If you say, “What will we eat in the seventh year if we do not sow and gather our produce?” I will command my blessing for you in the sixth year so that it may yield the produce for three years

In the chapter where these verses are found, God is explaining the need for Sabbath years. Basically every seventh year  Israel was commanded to not plant or harvest, but to live off of their reserves and trust it would last. 

It's a crazy-sounding request in a land where harvests were not always reliable. Sometimes people barely lasted a year, even on the food they'd just harvested! So it's natural that people would object to being asked to go that far out on a limb. If you look at the budget and there's not enough, it's foolish not to say something, right?

But God answers Israel's reasonable objections with a promise to provide everything they need in their obedience. Compare that to how Pharaoh met Israel's objections when they came to him in Exodus 5:15-19:

Then the foremen of the sons of Israel came and cried out to Pharaoh, saying, “Why do you deal this way with your servants? There is no straw given to your servants, yet they keep saying to us, ‘Make bricks!’ And behold, your servants are being beaten; but it is the fault of your own people.” But he said, “You are lazy, very lazy; therefore you say, ‘Let us go and sacrifice to the Lord.’ So go now and work; for you will be given no straw, yet you must deliver the quota of bricks.” The foremen of the sons of Israel saw that they were in trouble because they were told, “You must not reduce your daily amount of bricks.” 

God is not like Pharaoh. He doesn't take from us. He provides.

God is interested in our participation, our obedience to his commands. He is partnering with us. He trusts us with small details of his plan for the universe, and in return he wants our actions to show that we also trust him.
 
He is like a rich man who invites us to dinner and hands us money to go pick up some bread on the way there. Could you call that an outrageous burden if he's already providing everything else, and even pays for you to do the tiny part you were asked to do? God is the complete opposite of the tyrant Pharaoh!

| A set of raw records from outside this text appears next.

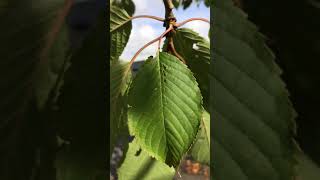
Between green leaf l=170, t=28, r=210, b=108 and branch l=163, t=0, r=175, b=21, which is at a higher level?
branch l=163, t=0, r=175, b=21

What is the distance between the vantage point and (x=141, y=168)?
614 mm

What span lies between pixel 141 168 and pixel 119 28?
0.20m

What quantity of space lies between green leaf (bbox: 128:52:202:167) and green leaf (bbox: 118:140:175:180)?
15 centimetres

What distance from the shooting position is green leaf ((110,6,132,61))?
652 mm

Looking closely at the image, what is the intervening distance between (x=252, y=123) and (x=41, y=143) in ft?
0.32

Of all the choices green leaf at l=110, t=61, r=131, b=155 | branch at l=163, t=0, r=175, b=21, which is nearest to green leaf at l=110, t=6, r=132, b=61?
green leaf at l=110, t=61, r=131, b=155

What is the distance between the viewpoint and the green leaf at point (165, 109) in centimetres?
38

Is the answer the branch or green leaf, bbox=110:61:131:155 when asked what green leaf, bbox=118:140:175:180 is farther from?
the branch

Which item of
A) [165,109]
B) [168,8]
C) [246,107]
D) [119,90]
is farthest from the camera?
[119,90]

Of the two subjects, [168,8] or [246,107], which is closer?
[246,107]

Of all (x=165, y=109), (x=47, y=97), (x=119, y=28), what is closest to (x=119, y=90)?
(x=119, y=28)

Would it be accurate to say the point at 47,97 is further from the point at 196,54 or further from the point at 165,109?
the point at 196,54

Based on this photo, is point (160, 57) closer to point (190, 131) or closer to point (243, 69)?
point (190, 131)

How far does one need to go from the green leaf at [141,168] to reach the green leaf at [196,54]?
92 millimetres
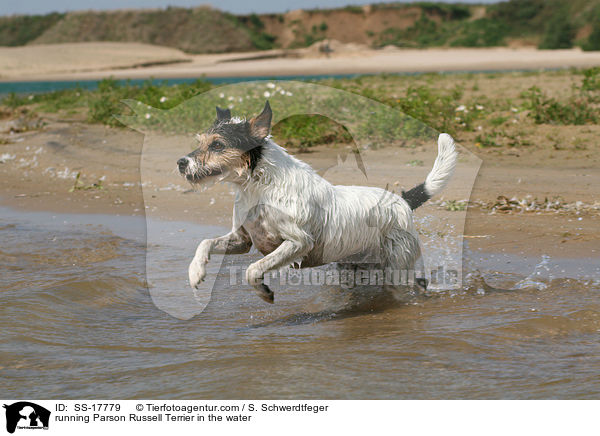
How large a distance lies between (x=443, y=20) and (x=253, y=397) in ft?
217

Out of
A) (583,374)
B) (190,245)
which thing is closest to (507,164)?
(190,245)

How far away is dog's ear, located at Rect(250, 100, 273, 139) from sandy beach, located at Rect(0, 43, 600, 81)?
35.9m

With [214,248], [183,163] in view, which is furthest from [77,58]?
[183,163]

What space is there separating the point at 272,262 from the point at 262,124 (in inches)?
37.6

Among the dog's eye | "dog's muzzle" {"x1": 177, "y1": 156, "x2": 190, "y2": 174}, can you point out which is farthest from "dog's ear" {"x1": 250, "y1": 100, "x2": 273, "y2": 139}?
"dog's muzzle" {"x1": 177, "y1": 156, "x2": 190, "y2": 174}

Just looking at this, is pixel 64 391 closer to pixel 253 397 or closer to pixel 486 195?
pixel 253 397

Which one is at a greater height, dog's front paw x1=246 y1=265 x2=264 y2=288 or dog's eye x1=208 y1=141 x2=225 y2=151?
dog's eye x1=208 y1=141 x2=225 y2=151

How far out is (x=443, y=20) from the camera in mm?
66312

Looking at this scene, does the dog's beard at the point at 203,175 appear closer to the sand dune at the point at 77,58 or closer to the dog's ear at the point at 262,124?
the dog's ear at the point at 262,124

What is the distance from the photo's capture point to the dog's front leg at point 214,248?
5.18 metres

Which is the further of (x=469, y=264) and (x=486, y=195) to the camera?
(x=486, y=195)

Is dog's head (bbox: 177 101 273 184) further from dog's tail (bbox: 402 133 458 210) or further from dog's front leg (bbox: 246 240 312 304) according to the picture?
dog's tail (bbox: 402 133 458 210)
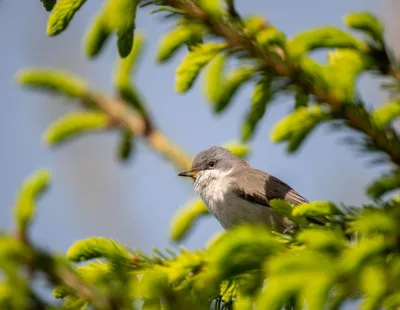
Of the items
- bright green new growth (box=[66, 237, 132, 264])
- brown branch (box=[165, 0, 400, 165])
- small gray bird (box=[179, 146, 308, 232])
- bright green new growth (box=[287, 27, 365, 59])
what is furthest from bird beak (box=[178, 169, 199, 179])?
bright green new growth (box=[287, 27, 365, 59])

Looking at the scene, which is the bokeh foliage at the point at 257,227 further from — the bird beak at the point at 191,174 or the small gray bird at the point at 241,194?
the bird beak at the point at 191,174

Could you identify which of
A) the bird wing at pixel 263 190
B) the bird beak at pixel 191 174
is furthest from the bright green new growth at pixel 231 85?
the bird beak at pixel 191 174

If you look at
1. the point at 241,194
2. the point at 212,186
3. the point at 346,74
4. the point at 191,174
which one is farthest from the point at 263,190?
the point at 346,74

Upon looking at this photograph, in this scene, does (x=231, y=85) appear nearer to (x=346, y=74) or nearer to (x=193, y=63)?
(x=193, y=63)

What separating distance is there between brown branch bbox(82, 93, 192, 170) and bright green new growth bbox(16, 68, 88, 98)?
0.32 ft

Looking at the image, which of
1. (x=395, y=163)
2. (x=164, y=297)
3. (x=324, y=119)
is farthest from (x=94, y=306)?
(x=395, y=163)

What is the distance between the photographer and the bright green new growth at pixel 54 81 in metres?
3.59

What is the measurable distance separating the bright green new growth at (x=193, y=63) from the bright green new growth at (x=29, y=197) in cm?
75

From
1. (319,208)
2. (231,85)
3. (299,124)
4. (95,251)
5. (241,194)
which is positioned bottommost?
(241,194)

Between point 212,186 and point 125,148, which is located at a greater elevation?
point 125,148

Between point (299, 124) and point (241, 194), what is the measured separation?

We should understand this principle when God asks something of us that seems impossible. He is not a cruel task master. Quite the opposite! He is willing to provide us with everything we lack so we can benefit in eternity. 
 
So, instead of asking "How will we eat if we can't provide it ourselves," trust that God has already made a way. He has a path, just for you. You follow it by trusting him and doing what he asks. His promise to Israel is a promise to us as we step out in faith and follow him. His blessing will cover all of our needs and more.